Tonight I'm having a "1% moment" of research. That is, 99% of the time, I either have my head on the grindstone, or am endlessly worrying and guilting myself about not getting enough done, being an impostor, etc.; but that other 1% is why I'm still a grad student. Because sometimes at 5 in the morning I finish writing mindless automation glue code, finish patching horribly broken anonymous student code, and finish debugging the bugs in my bug-finding software (ha), and finally reach a state where I can hit a big green button marked "GO RUN THE EXPERIMENT" and watch the computer do something absolutely frickin' amazing.

My current project is an extension of Landslide that automatically searches for new preemption points (PPs) during the course of a systematic test, adds new state spaces to explore using those PPs, and figures out with state space estimation which state spaces are most likely to finish testing in a given CPU budget. I'm calling it "iterative deepening" by analogy with the chess AI technique, and you can find my latest talk slides here for more details.

But mostly the purpose of this post is for me to share some eye-candy. Here's what Landslide looks like when it's feeling victorious.

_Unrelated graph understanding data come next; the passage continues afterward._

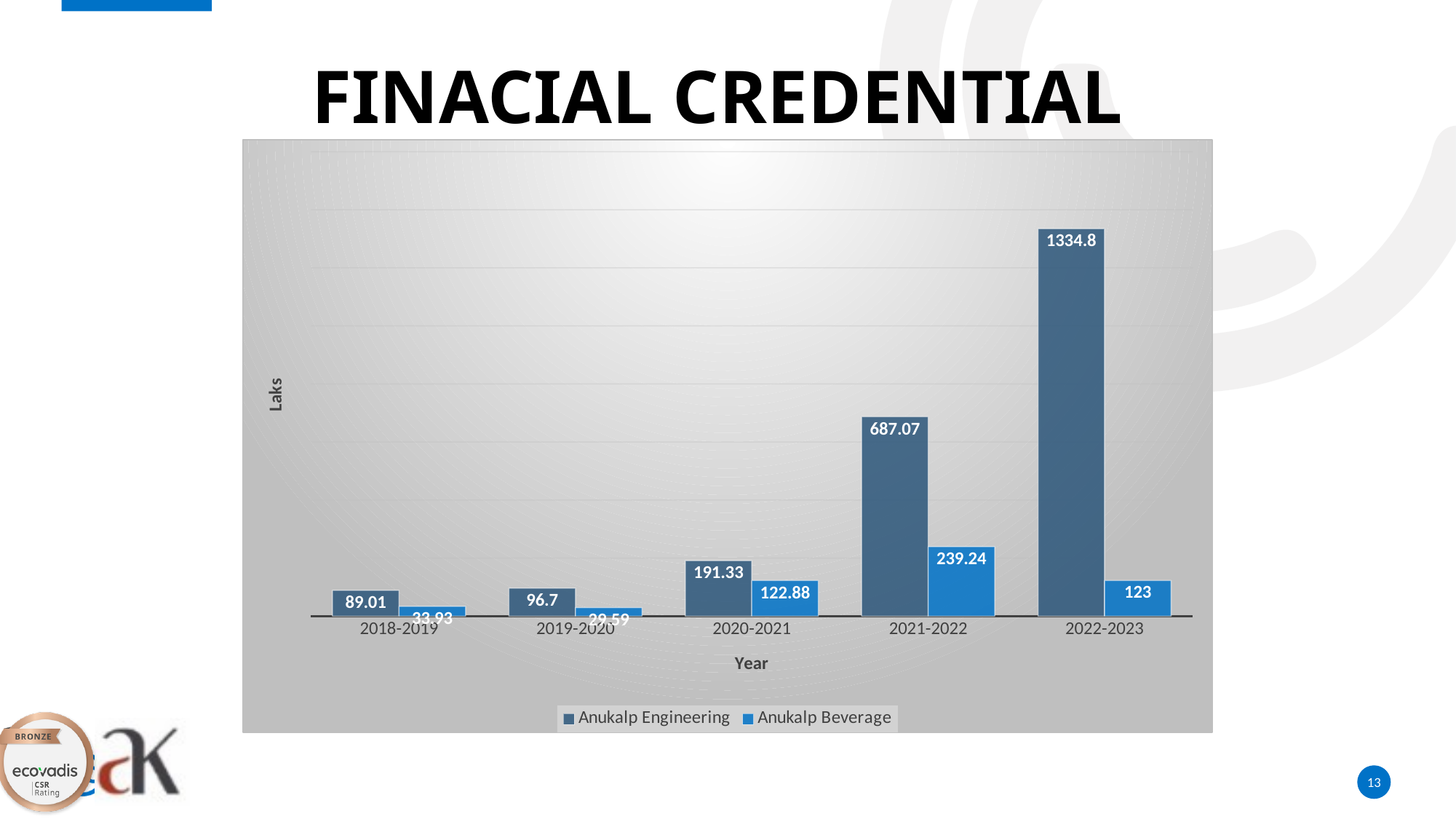
Which is larger in 2020-2021, Anukalp Engineering or Anukalp Beverage? Anukalp Engineering How many series does the legend list? 2 Does the Anukalp Engineering value rise or fall from 2018-2019 to 2022-2023? Rise What is the value for Anukalp Engineering in 2020-2021? 191.33 What type of chart is shown on the slide? Bar chart How many year categories are shown on the x axis? 5 What is the value for Anukalp Beverage in 2022-2023? 123 In which year is the Anukalp Beverage value highest? 2021-2022 What is the difference between Anukalp Engineering and Anukalp Beverage in 2021-2022? 447.83 What is the value for Anukalp Beverage in 2021-2022? 239.24 What is the value for Anukalp Engineering in 2022-2023? 1334.8 In which year is the Anukalp Engineering value highest? 2022-2023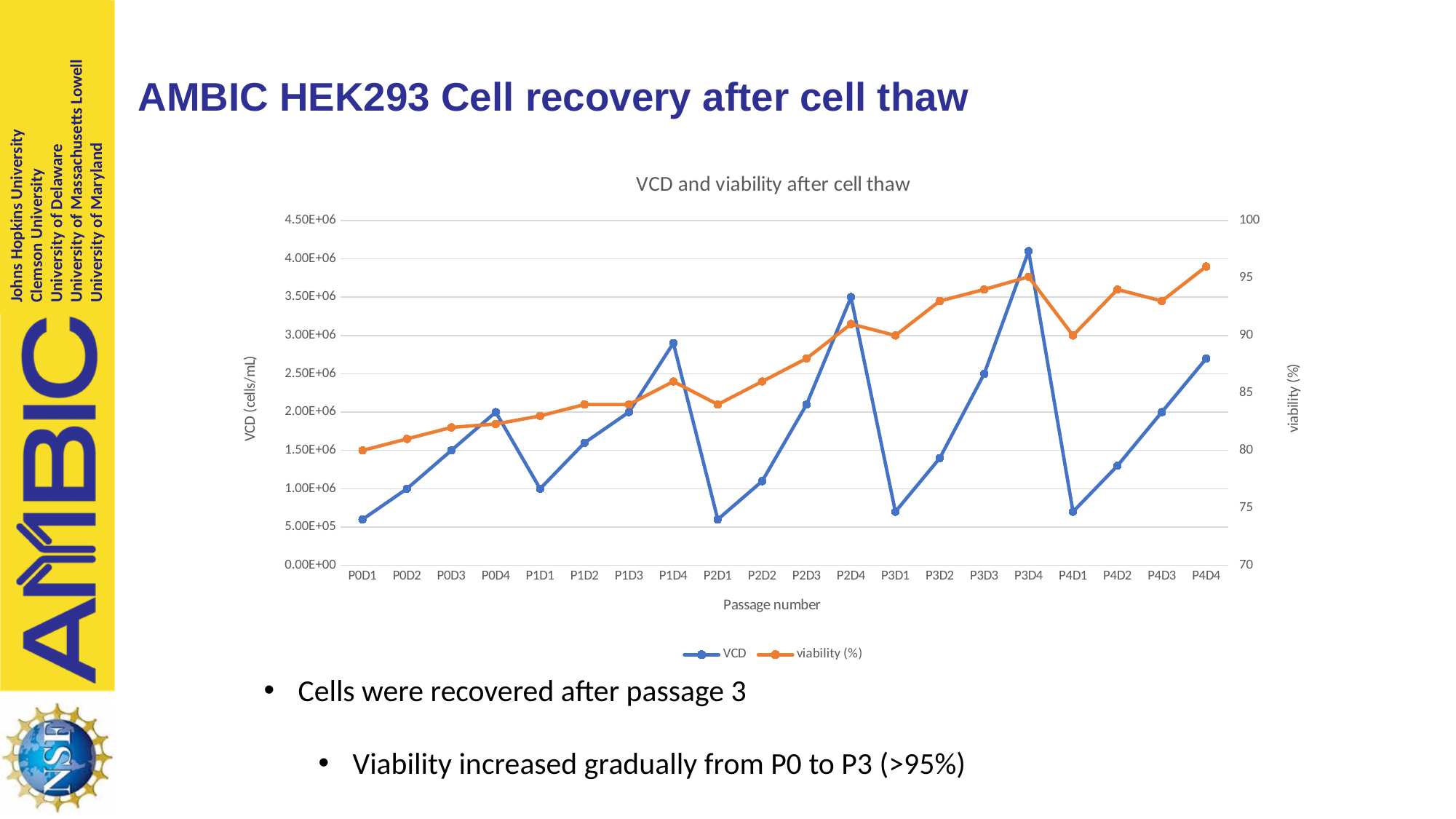
What kind of chart is shown on the slide? line chart How many passage-number categories are plotted along the x axis? 20 What is the difference between the VCD values at P2D4 and P0D2? 2.50E+06 Is the viability (%) at P4D4 greater or less than 95? greater What is the title of the chart? VCD and viability after cell thaw How many series does the legend list? 2 Which has the larger VCD value, P1D4 or P2D4? P2D4 At which passage number is viability (%) lowest? P0D1 What is the VCD value at P2D4? 3.50E+06 What is the VCD value at P0D2? 1.00E+06 Is the VCD value at P3D4 greater or less than 4.00E+06? greater At which passage number is VCD highest? P3D4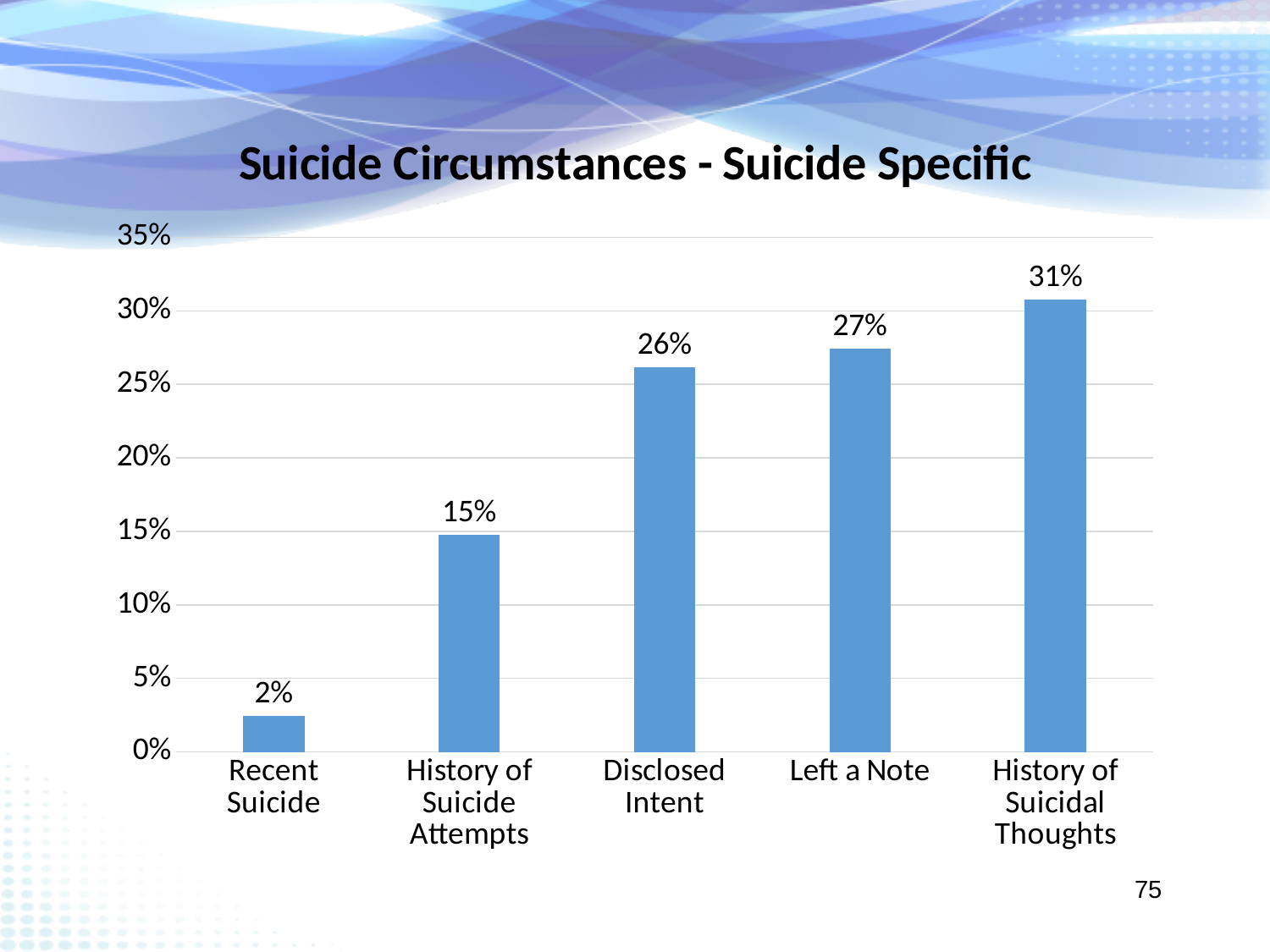
What is the difference between History of Suicidal Thoughts and History of Suicide Attempts? 16% What is the value for History of Suicide Attempts? 15% What is the value for Left a Note? 27% What is the value for Recent Suicide? 2% What is the title of the chart? Suicide Circumstances - Suicide Specific Which is larger, the value for Disclosed Intent or the value for History of Suicide Attempts? Disclosed Intent How many categories are shown in the chart? 5 What is the value for History of Suicidal Thoughts? 31% Which category has the lowest value? Recent Suicide What is the value for Disclosed Intent? 26% Which category has the highest value? History of Suicidal Thoughts What kind of chart is shown on the slide? Bar chart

The key thing to note here is that bugs are only found in state spaces with data-race preemption points, which only Landslide's iterative deepening framework is capable of identifying and using. IOW, these bugs would be missed by any other systematic testing tool that interposed only on thread library calls.

I've finally got a conference deadline in my sights where getting accepted seems realistic. It's been a looong build-up to this point. Keep your eyes peeled.